A general sense that tech valuations may have become too high has also played a role. Angelo Zino, a technology analyst at CFRA Research, says: “Valuations were getting to 20-year highs and we were due for a pullback, as well as a pause to digest some of the gains we have seen over the past 18 months.”
On Friday the Financial Times reported that hedge fund Elliott Management told investors in a note that AI was “overhyped” and Nvidia, which has been a huge beneficiary of the boom, is in a “bubble”.
Should we expect more AI breakthroughs over the next 12 months?
More breakthroughs are practically guaranteed, which may reassure investors. The largest companies in the field have clear roadmaps ahead, with training runs already in progress for the next generation of frontier models and new records being set practically every month. Just last week, the Alphabet-owned Google DeepMind announced a record performance by its systems on the Internationals Maths Olympiad, a high-school level maths competition, that has observers wondering whether the company will be able to tackle long-unsolved problems in the near future.

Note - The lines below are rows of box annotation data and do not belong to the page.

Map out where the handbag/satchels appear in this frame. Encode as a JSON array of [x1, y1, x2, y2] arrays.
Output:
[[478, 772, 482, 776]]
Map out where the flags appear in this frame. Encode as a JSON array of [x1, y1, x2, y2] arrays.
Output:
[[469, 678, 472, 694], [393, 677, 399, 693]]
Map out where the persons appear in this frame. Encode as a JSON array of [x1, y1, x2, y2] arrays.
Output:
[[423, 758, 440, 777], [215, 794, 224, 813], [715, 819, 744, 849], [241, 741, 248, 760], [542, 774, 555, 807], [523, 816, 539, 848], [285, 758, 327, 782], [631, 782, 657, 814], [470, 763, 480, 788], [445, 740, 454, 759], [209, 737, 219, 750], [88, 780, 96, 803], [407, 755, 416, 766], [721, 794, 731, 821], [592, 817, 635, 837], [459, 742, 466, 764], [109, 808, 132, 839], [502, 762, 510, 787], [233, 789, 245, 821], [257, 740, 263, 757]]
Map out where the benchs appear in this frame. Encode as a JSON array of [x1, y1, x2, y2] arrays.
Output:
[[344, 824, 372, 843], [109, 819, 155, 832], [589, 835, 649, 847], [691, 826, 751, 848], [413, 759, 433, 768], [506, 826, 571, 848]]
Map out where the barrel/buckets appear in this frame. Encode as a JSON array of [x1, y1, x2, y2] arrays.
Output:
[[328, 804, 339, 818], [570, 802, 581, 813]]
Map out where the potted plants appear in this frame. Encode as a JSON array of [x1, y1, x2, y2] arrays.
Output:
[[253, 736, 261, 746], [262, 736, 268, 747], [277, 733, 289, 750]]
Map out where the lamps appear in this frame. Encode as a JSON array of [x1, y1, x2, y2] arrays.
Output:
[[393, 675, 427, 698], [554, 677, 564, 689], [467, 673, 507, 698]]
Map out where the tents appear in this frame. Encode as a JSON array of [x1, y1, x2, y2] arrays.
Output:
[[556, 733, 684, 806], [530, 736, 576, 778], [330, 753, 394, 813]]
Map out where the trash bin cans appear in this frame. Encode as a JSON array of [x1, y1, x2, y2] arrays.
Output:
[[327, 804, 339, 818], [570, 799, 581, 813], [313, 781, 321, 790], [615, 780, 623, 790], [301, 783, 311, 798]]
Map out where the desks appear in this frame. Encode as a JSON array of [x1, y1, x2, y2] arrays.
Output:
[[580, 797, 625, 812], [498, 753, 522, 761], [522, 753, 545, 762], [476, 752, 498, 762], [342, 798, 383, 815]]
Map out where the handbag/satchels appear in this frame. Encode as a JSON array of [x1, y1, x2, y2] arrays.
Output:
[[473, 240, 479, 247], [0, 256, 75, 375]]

The question for the researcher labs is whether the breakthroughs will be sufficiently revenue-generating to pay for the rapidly growing cost of their achievement. The bill for a frontier AI training run has increased tenfold every year since the AI boom took off in earnest, leaving even well-capitalised companies such as OpenAI, the Microsoft-backed startup behind ChatGPT, with question marks over how they finance such expenditure in the long run.
Is generative AI already reaping rewards for companies using it?
The most successful uses of generative AI – the term for AI tools that can create plausible text, audio or image from simple prompts – in many companies have come from the bottom up: people who have worked out how to effectively use tools such as Microsoft’s Copilot or Anthropic’s Claude to work more efficiently, or cut out time-consuming tasks from their day altogether. But at a corporate level, there remain few stark success stories. Where Nvidia has got rich selling shovels in a gold rush, the best narrative from an AI user remains Klarna, the buy now, pay later company, which announced in February that its OpenAI-powered assistant handled two-thirds of its customer service requests in its first month.
Dario Maisto, a senior analyst at Forrester, says a lack of economically beneficial uses for generative AI is hampering the investment case.
“There is still an issue of translating this technology into real, tangible economic benefit,” he said.